If `samples` is an `int`, then retrieve the idx originally asked for, and the sample offset by `samples`.

This will return 'sorted'.

>>> SequenceRetrieval(1)[0]
... # Will get (0, 1)
>>> SequenceRetrieval(-1)[0]
... # Will get (-1, 0)
>>> SequenceRetrieval(-6)[0]
... # Will get (-6, 0)

If `samples` is a single-element iterable, it must be of length 2 or 3, with the third being optional.
The `idx` being requested is first offset, then num_of_samples retrieved, merged where applicable.
If a single sample is retrieved, it will not be in a tuple if cannot be merged.

>>> SequenceRetrieval((0, 3))[0]
... # Will get (0, 1, 2)
>>> SequenceRetrieval((-1, 2))[0]
... # Will get (-1, 0)
>>> SequenceRetrieval((2, 3))[0]
... # Will get (2,3,4)
>>> SequenceRetrieval((2, 3, 2))[0]
... # Will get (2,4,6)
>>> SequenceRetrieval((2, 1))[0]
... # Will get 2


If `samples` is of multiples element it can consist of either tuples or ints.
A tuple in this sequence corresponds to the same as `single element`,
and an int the next offset to retrieve a sample at.

These index adjustments are accumulated, so if a retrieval moves the marker
2 forwards, the next sampling config will operate from there.

Each config in the `samples` will be returned within its own tuple, merged where applicable.

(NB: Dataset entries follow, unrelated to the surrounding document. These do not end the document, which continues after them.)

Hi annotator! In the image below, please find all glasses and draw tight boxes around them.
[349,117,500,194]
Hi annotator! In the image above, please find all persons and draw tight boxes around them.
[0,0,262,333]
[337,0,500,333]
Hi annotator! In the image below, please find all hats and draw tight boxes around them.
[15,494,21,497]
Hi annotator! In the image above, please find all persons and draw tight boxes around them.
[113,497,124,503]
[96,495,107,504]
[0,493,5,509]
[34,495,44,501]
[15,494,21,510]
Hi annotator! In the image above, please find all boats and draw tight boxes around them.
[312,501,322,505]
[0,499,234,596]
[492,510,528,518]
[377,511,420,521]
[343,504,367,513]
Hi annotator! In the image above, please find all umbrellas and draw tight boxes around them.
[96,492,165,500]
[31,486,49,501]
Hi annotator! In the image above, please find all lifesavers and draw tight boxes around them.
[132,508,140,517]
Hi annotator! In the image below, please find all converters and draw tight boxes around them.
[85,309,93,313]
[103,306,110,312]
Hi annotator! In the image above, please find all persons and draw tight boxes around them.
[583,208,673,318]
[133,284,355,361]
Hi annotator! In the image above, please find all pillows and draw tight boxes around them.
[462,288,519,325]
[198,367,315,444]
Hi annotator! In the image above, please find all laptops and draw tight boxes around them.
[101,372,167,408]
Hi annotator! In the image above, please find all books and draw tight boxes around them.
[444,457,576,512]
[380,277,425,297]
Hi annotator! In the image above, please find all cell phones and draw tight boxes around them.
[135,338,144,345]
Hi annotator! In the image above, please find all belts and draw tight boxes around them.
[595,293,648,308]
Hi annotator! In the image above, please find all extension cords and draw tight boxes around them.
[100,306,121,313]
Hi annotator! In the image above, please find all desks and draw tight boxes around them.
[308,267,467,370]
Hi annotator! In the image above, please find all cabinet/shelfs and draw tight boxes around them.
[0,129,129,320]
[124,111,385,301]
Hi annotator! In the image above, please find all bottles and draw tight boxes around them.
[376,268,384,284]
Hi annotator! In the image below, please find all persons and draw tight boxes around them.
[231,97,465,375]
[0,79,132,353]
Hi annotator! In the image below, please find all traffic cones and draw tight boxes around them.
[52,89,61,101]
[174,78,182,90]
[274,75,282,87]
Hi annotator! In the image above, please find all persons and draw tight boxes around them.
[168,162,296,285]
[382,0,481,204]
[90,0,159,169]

>>> SequenceRetrieval((0, 3),(1, 2))[0]
... # Will get ((0, 1, 2), (3, 4))
>>> SequenceRetrieval((0, 3),1)[0]
... # Will get ((0, 1, 2), 3)
>>> SequenceRetrieval((0, 3),2)[0]
... # Will get ((0, 1, 2), 4)
>>> SequenceRetrieval((0, 3),(-1, 2))[0]
... # Will get ((0, 1, 2), (1, 2))
>>> SequenceRetrieval((0, 3),(-1, 1))[0]
... # Will get ((0, 1, 2), 1)
Init docstring:
Sequence retrieval

Args:
    samples (Union[int, tuple[Union[tuple[int, int], tuple[int, int, int], int], ...]]):
        Configuration of samples to retrieve.
    merge_function (Optional[Callable], optional):
        Override for function to use when merging.
        Defaults to None.
    merge_kwargs (Optional[dict[str, Any]], optional):
        Optional extra kwargs for the merge function. Defaults to None.
File:           /g/data/kd24/tjl/src/PyEarthTools/packages/pipeline/src/pyearthtools/pipeline/modifications/idx_modification.py
Type:           ABCMeta
Subclasses:     TemporalRetrieval

The syntax for the arg of samples is as follows,

If a single int,

  • Index is modified and the original maintained, see IdxModifier for just a modification

If tuple,

  • Offset, samples (optional, defaults 1), interval (optional, defaults 1)

Where offset modifies the index, samples defines how many to get, and interval defines the steps between samples

If nested tuple,

  • Each tuple evaluated as above

Any data retrieved from a tuple specification will be automatically merged but returned if failed

[17]:
index_mod = petpipe.modifications.SequenceRetrieval(-3)

As we are using this independent of a pipeline, we need to override the parent_pipeline call

[18]:
class override:
    def __getitem__(self, idx): return idx

index_mod.parent_pipeline = override
[19]:
index_mod[0]
[19]:
(-3, 0)
[20]:
index_mod = petpipe.modifications.SequenceRetrieval((0,3,2))
index_mod.parent_pipeline = override
index_mod[0]
[20]:
(0, 2, 4)

TemporalRetrieval takes this same concept and applies it to time indexes using pyearthtools.data.pyearthtoolsDatetime

[ ]: